Im currently debugging a PYMC3 based script for training a model basing on advi. The job is being run on a Kubernetes node - the pod that runs the job has 8vCPU available (request of 7500m specifically, without a limit). The problem is that when I am checking the CPU utilization graphs the actual usage never goes beyond 4 CPUs. However, in a local docker container it utilizes all available cores. Also, worth noting is that all of the virtual instances are based on Intel XEON CPUs and the node I am using has 8 virtual CPUs.

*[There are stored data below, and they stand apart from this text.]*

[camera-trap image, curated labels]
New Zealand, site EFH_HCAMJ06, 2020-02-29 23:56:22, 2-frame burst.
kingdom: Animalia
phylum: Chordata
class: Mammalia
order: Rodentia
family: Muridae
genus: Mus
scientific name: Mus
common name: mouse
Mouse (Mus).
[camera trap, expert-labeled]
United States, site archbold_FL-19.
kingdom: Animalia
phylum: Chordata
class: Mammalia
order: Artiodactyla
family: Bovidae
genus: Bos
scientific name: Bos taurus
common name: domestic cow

I have found a couple of places in pymc3 and theano where core detection comes into play. In pymc3 there is a parallel_processing script where CPU detection is now being done with multiprocessing.cpu_count() (previously psutil.cpu_count()). However, this one is only being used in sampling and in the experimental SMC-ABC. And we are not using sampling but variational inference (from inference module). In theano there are a couple of places and a cpuCount() function but on the

So, my question is, how does pymc3 handle multiprocessing, and how to control it? I see that in pymc3 it is possible to pass a dict argument to theano, but I haven’t found anything useful yet.

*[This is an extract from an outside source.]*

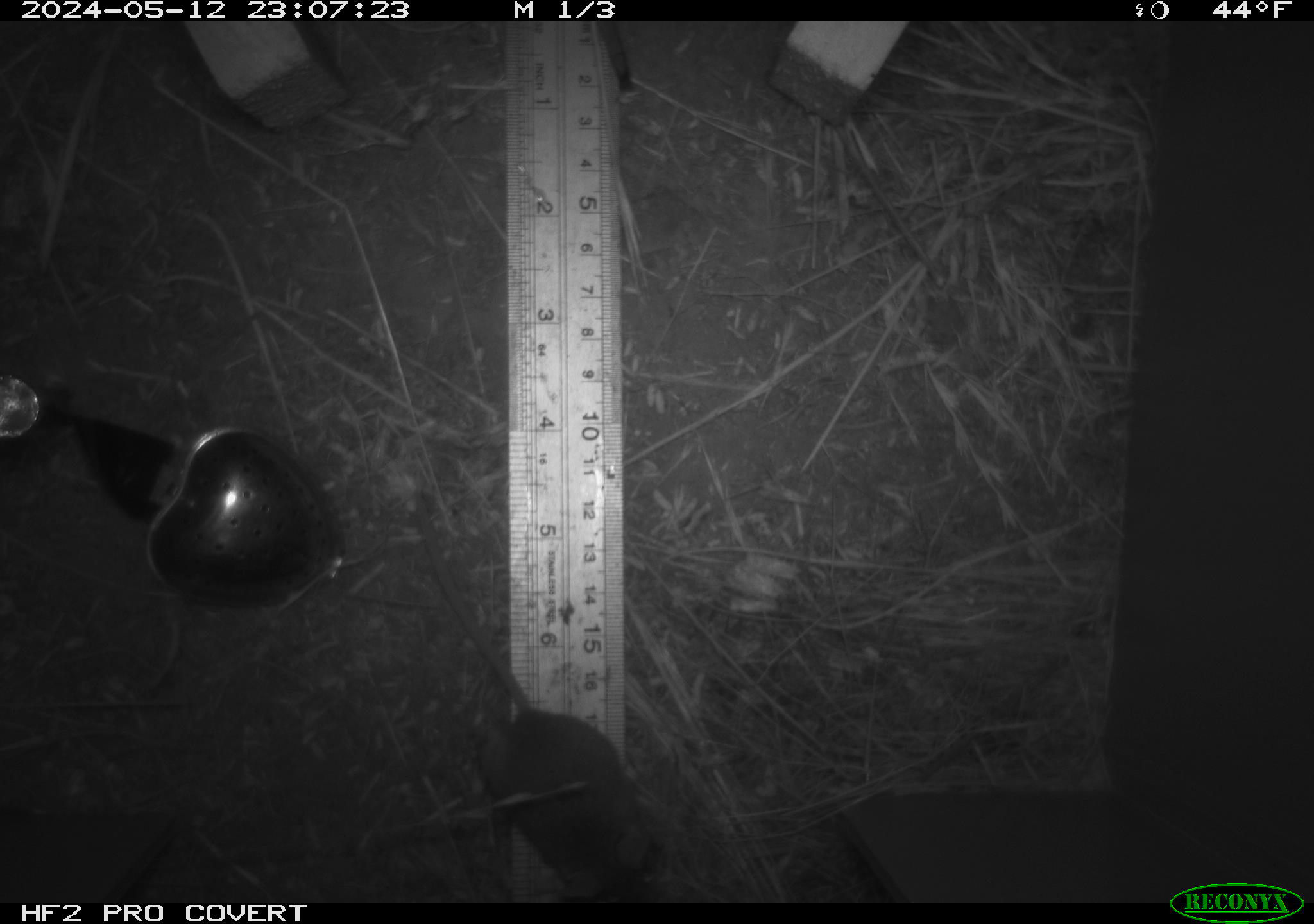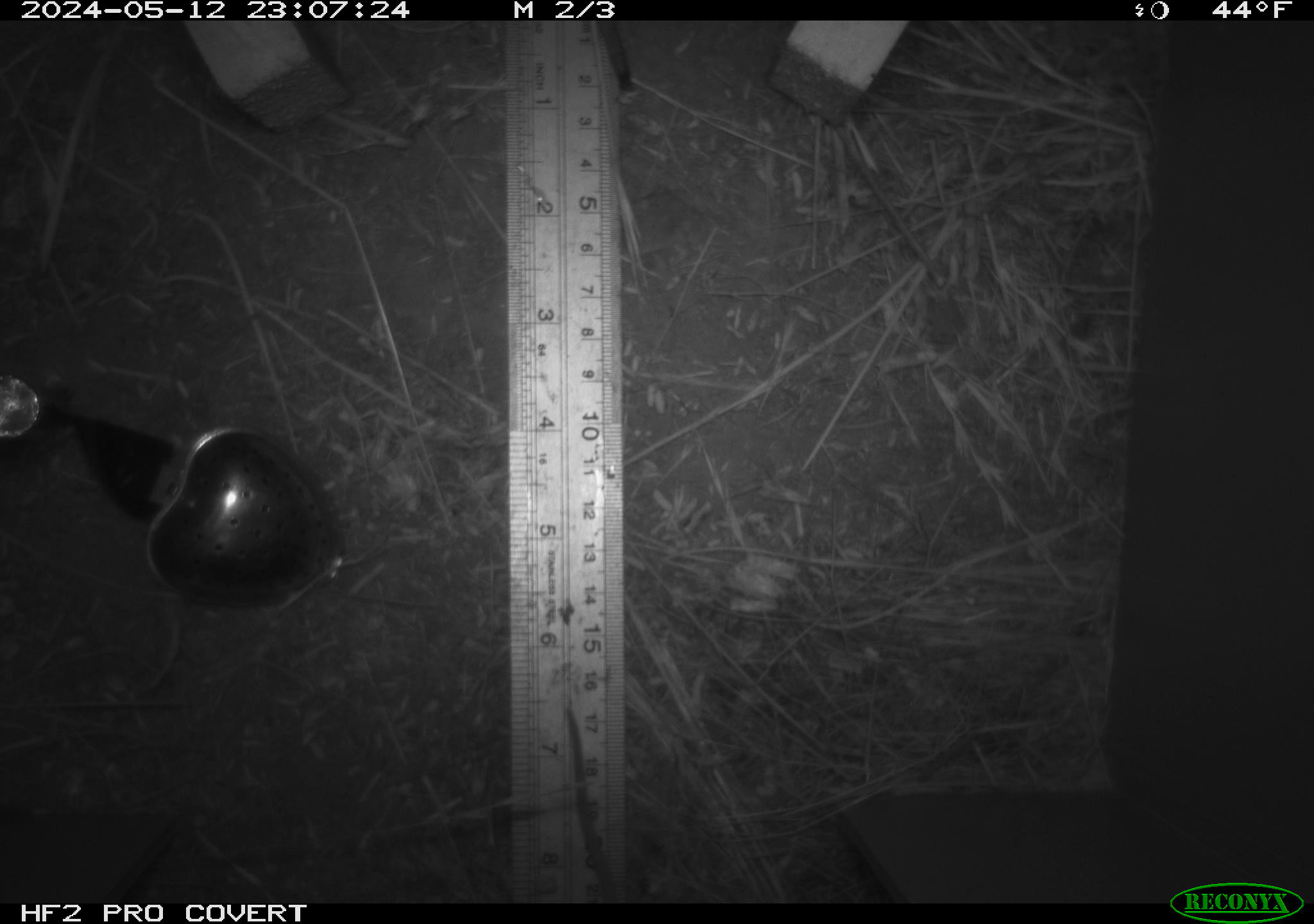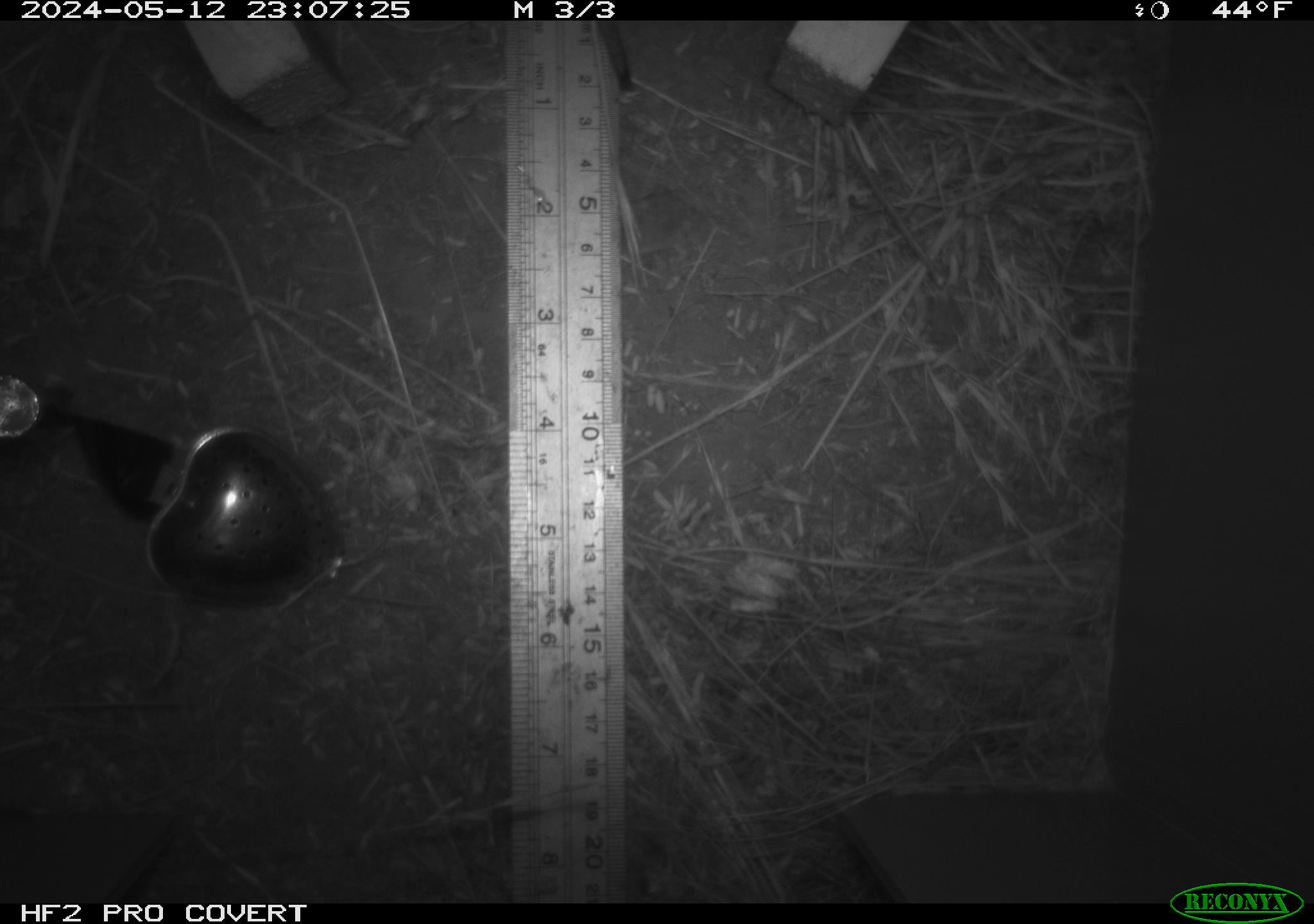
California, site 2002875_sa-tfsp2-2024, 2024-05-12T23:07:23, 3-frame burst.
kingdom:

Another question would be: in case of variational inference and ADVI is it worth worrying about multiprocessing at all? Maybe the gains are so negligible that I should just forget about this and move on?

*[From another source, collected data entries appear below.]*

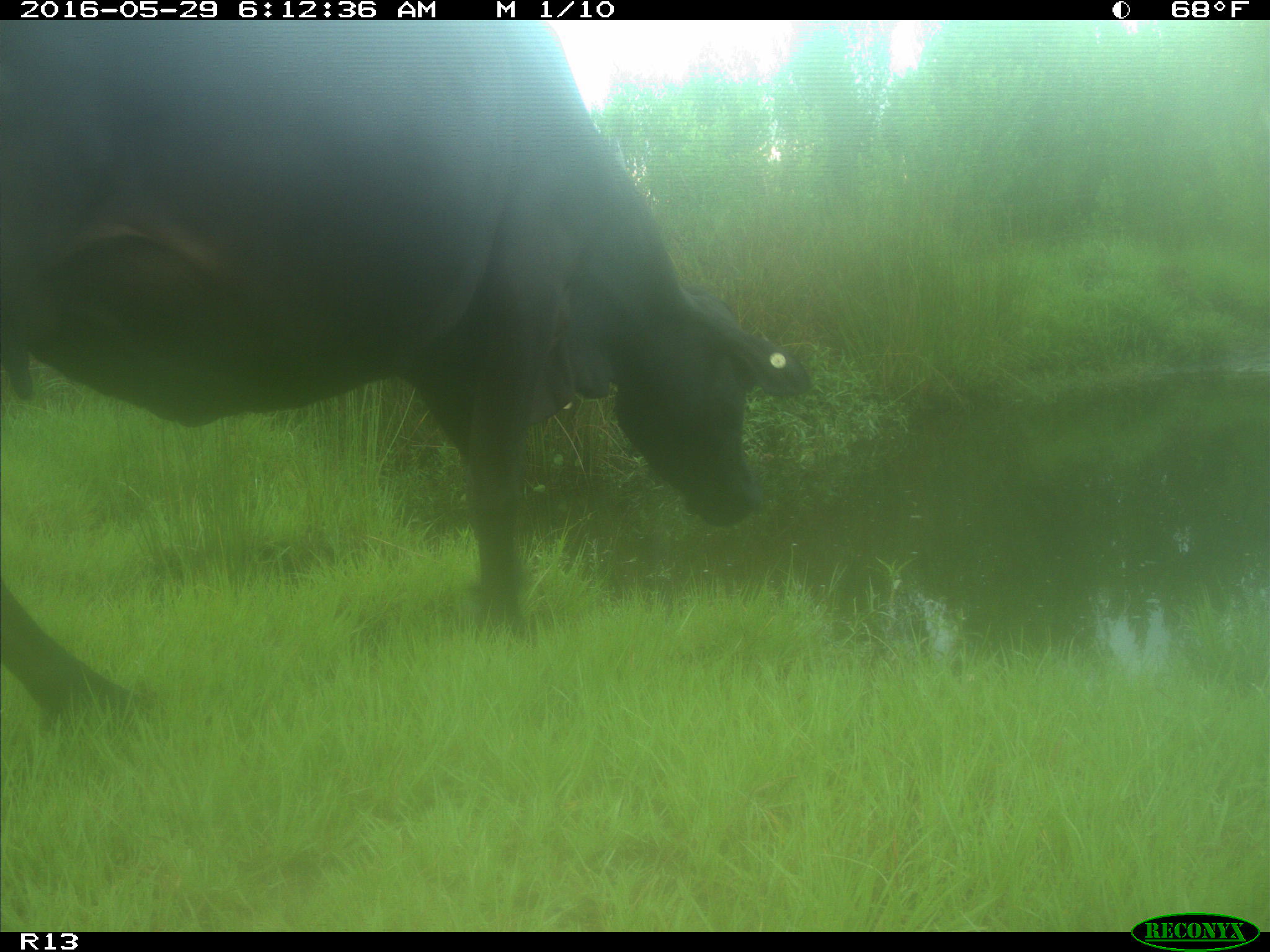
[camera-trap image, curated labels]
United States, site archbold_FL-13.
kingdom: Animalia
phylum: Chordata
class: Mammalia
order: Artiodactyla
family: Bovidae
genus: Bos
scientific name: Bos taurus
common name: domestic cow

Forgive any factual errors I might have done in the area of machine learning but I am a QA Engineer trying to research a performance issue on our kubernetes setup.

Thanks in advance for any tips and pointers.
Best and stay safe,

The source of the other threads will not be multiprocessing I think, but either openmp through theano if you have big datasets somewhere, or blas if you are using eg matrix-vector products.
You can configure the theano parallelization using as described here:
For BLAS it depends a bit on which implementation you are using (one of MKL, openblas, blis probably). On an intel cpu usually MKL is the goto implementation, you should get that automatically if it is using conda internally, I’m not sure how that works on your base image.
You should be able to control the number of MKL threads with the environment variable OMP_NUM_THREADS.
If the trouble is worth it really depends on your model. If you do large matrix vector products it might very well be.

Thanks. I have attempted setting OMP_NUM_THREADS=8 and it still only utilizes 4. config.openmp is set to True in theanorc. Is there anything else I can try?

Which BLAS is it?
I’d try disableing parallelization and then switch in on one by one to find out what’s going on.
Or, maybe better: try pref record and perf report to see what it is actually doing.

Okay, new development. OMP_NUM_THREADS variable works fine. But only if I set it to below 4. I limited it to 2 and it worked. But when I increased it to 8 it reached only 4 cores.